TASK DETAILS: The answer must consist of every line below containing "volunteer".

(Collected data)
================

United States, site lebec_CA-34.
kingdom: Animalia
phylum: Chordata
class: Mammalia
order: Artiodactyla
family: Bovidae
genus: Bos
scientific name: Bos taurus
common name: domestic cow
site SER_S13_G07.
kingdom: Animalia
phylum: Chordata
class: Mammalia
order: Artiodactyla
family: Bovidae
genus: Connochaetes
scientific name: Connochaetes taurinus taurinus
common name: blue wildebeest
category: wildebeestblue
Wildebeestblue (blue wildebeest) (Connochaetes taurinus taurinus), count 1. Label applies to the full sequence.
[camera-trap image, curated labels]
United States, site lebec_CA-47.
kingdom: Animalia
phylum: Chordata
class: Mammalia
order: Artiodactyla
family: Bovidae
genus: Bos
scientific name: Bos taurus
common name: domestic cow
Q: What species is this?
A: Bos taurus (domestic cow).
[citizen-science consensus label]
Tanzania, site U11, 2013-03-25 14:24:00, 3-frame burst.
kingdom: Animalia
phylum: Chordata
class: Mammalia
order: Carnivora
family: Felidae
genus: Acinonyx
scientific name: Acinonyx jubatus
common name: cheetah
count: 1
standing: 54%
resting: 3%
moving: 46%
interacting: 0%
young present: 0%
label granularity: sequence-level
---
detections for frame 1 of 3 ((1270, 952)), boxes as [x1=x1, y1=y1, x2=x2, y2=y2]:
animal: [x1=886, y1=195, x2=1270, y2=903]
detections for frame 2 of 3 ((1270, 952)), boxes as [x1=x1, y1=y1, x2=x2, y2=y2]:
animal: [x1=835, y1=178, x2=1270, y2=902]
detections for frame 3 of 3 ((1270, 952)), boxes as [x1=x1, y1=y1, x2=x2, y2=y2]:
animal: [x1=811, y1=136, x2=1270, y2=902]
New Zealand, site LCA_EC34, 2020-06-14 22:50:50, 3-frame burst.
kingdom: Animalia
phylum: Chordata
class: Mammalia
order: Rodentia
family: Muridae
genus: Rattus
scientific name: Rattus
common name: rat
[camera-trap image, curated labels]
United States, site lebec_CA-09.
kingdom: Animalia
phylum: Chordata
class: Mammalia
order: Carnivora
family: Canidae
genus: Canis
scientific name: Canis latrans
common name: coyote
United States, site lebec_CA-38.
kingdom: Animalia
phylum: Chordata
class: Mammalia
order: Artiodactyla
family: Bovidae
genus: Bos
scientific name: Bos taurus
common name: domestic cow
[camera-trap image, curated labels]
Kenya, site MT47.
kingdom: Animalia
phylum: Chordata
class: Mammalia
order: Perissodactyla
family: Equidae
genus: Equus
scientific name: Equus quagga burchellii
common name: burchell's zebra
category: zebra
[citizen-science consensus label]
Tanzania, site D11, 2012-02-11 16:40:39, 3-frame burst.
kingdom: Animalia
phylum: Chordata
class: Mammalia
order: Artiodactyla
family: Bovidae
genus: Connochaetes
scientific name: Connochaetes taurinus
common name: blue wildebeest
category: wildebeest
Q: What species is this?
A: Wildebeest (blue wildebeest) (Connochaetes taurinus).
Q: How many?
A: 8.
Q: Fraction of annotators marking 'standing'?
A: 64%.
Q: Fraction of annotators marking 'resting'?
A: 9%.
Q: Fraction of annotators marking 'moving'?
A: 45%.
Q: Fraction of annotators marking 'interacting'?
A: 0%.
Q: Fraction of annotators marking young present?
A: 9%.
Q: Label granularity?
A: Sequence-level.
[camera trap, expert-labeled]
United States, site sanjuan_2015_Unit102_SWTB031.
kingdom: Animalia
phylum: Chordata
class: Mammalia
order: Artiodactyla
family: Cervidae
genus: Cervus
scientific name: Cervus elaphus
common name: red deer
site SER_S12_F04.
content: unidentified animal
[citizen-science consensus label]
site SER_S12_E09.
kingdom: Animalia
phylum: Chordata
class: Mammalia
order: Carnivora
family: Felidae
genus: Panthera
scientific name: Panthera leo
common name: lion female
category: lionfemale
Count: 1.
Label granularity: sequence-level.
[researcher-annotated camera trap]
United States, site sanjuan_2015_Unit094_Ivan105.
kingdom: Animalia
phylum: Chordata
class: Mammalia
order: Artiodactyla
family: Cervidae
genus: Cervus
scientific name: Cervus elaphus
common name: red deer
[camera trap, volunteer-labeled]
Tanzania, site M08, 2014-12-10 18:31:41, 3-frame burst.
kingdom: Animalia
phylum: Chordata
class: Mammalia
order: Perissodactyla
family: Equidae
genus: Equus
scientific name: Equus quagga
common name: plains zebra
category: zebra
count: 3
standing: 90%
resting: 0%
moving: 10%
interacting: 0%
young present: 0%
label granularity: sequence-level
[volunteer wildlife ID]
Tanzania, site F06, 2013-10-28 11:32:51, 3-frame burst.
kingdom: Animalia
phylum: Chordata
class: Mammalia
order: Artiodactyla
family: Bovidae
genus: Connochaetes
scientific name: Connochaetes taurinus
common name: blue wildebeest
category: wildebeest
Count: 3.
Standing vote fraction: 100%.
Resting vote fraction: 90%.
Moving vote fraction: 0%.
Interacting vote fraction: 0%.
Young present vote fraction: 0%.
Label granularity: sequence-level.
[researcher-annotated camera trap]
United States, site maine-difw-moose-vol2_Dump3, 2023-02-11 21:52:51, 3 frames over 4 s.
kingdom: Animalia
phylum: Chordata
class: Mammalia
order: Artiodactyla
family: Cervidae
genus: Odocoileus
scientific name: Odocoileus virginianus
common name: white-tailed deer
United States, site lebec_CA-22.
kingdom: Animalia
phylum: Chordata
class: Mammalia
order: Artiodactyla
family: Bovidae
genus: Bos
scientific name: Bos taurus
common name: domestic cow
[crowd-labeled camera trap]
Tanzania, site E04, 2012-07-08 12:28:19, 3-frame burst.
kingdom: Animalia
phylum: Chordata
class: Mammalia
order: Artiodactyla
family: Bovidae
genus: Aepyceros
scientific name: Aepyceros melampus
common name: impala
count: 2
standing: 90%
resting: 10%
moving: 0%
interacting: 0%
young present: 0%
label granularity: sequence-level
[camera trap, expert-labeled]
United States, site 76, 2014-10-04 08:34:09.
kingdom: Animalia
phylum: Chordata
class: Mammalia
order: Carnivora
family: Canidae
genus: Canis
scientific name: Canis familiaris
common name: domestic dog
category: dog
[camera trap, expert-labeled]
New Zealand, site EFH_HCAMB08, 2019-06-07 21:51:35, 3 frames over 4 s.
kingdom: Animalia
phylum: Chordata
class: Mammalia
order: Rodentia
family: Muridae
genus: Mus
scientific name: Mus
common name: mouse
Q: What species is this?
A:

================

SOLUTION:
[camera trap, volunteer-labeled]
[volunteer wildlife ID]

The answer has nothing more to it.